--- MATERIAL SUPPLIED ---

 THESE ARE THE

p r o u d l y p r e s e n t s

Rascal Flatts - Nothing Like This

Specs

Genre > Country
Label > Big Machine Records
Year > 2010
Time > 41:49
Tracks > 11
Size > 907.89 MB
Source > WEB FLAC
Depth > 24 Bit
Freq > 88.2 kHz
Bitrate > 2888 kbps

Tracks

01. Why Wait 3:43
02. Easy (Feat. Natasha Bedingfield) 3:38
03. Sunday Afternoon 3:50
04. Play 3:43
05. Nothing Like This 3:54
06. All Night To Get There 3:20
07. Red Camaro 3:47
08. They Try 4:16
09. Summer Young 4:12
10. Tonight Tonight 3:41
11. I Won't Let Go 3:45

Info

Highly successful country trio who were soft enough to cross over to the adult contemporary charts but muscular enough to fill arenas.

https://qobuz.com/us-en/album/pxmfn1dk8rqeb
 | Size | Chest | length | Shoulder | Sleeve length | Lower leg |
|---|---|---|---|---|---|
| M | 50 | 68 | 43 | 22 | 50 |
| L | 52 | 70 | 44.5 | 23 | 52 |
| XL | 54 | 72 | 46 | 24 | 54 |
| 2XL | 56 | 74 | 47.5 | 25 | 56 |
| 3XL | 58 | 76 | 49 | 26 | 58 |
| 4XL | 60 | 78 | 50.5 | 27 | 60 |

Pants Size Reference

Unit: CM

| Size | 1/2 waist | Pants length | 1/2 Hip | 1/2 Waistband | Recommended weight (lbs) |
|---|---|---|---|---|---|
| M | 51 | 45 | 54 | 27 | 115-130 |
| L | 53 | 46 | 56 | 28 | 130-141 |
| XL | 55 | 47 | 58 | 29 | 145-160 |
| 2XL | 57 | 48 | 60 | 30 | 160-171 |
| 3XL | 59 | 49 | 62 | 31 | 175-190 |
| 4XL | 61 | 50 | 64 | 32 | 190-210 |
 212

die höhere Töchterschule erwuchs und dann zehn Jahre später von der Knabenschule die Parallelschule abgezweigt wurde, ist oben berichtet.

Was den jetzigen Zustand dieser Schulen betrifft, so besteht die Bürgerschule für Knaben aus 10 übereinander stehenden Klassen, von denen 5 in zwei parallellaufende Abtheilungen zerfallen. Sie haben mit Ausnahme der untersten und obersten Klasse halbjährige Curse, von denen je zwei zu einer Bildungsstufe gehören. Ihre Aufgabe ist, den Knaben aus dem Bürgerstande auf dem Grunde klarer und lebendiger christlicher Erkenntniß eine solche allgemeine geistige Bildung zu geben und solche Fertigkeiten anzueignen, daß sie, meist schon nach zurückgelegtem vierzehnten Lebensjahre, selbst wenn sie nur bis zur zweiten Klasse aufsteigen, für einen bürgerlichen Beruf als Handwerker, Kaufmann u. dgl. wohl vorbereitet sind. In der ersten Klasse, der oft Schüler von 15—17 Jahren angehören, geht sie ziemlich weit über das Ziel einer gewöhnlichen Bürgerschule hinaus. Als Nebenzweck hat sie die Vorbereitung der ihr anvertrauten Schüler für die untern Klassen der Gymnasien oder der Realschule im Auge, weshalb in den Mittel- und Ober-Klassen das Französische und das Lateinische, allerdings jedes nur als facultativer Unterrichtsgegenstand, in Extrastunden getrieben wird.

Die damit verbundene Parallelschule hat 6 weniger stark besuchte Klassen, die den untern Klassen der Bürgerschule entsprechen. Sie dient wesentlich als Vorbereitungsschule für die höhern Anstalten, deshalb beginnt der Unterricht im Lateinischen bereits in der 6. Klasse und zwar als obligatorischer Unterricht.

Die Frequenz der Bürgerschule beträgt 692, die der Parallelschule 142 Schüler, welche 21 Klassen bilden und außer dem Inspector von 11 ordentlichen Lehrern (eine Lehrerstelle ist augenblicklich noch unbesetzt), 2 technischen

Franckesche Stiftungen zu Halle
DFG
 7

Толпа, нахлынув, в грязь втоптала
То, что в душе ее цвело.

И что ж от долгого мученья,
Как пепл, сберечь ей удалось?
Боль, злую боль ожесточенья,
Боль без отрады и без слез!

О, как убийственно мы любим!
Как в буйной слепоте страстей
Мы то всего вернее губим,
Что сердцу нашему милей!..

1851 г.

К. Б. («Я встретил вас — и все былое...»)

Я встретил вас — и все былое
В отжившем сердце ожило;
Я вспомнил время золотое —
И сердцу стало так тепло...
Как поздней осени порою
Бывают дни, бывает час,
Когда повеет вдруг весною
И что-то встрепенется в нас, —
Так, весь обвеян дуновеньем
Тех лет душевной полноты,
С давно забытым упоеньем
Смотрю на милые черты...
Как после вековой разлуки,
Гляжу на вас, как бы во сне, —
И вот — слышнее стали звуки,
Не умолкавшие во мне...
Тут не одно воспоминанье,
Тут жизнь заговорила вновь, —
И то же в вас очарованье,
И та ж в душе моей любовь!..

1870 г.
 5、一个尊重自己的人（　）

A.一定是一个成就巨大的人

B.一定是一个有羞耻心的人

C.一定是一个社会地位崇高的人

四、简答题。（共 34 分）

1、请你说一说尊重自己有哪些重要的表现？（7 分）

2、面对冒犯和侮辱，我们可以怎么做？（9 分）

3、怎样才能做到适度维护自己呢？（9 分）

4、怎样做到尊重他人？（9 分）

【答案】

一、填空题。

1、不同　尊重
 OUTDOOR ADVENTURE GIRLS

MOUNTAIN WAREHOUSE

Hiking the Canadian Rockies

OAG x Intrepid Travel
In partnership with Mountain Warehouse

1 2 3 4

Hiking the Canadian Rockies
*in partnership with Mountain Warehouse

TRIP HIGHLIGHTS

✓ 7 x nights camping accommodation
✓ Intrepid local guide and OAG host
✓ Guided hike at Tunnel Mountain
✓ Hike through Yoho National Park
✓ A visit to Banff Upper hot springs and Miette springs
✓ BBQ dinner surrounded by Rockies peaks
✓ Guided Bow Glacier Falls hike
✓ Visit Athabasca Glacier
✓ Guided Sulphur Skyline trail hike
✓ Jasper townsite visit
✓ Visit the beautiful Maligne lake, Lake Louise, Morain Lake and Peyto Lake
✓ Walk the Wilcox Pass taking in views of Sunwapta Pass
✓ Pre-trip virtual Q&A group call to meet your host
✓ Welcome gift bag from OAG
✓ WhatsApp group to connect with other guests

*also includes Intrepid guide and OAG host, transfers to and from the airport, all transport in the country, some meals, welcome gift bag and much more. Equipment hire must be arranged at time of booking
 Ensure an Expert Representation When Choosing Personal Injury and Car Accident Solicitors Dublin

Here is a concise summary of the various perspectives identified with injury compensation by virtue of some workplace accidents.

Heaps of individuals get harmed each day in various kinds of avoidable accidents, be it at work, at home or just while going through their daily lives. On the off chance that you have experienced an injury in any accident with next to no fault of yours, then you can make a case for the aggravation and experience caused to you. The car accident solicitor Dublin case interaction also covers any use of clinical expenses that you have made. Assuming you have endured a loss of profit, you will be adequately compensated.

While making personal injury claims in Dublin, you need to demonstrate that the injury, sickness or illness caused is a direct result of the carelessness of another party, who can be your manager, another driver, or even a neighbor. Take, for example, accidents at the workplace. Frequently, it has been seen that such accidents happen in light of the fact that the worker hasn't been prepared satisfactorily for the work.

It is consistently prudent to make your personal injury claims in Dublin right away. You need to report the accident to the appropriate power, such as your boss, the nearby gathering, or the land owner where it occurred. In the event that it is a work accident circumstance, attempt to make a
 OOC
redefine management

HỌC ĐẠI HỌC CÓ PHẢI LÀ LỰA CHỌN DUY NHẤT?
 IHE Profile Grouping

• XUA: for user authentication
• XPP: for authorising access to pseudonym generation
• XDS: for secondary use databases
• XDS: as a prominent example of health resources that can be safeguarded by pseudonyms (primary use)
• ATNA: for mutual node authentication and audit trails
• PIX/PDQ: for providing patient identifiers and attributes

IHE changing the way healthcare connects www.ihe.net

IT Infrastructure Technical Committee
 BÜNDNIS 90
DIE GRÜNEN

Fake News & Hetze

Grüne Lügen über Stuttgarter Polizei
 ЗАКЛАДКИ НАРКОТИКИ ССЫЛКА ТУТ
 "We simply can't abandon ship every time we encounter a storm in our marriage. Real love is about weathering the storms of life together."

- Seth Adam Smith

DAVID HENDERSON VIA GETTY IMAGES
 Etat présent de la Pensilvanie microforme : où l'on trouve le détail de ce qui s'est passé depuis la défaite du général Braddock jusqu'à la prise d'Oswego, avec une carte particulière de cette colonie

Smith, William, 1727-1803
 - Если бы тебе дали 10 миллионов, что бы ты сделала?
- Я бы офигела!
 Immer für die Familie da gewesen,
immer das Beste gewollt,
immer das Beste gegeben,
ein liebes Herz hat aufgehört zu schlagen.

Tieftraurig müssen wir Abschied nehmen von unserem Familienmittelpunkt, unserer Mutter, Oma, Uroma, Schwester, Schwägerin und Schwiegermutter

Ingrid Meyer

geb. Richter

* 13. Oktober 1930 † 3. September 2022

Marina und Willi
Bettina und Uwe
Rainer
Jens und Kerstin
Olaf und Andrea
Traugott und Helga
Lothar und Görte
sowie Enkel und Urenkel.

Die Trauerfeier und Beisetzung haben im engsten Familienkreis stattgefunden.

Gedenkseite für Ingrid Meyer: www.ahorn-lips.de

---

#### BRIEF
Please return all lines above in which the string "встретил" is found.

#### ANSWER BOX
К. Б. («Я встретил вас — и все былое...»)
Я встретил вас — и все былое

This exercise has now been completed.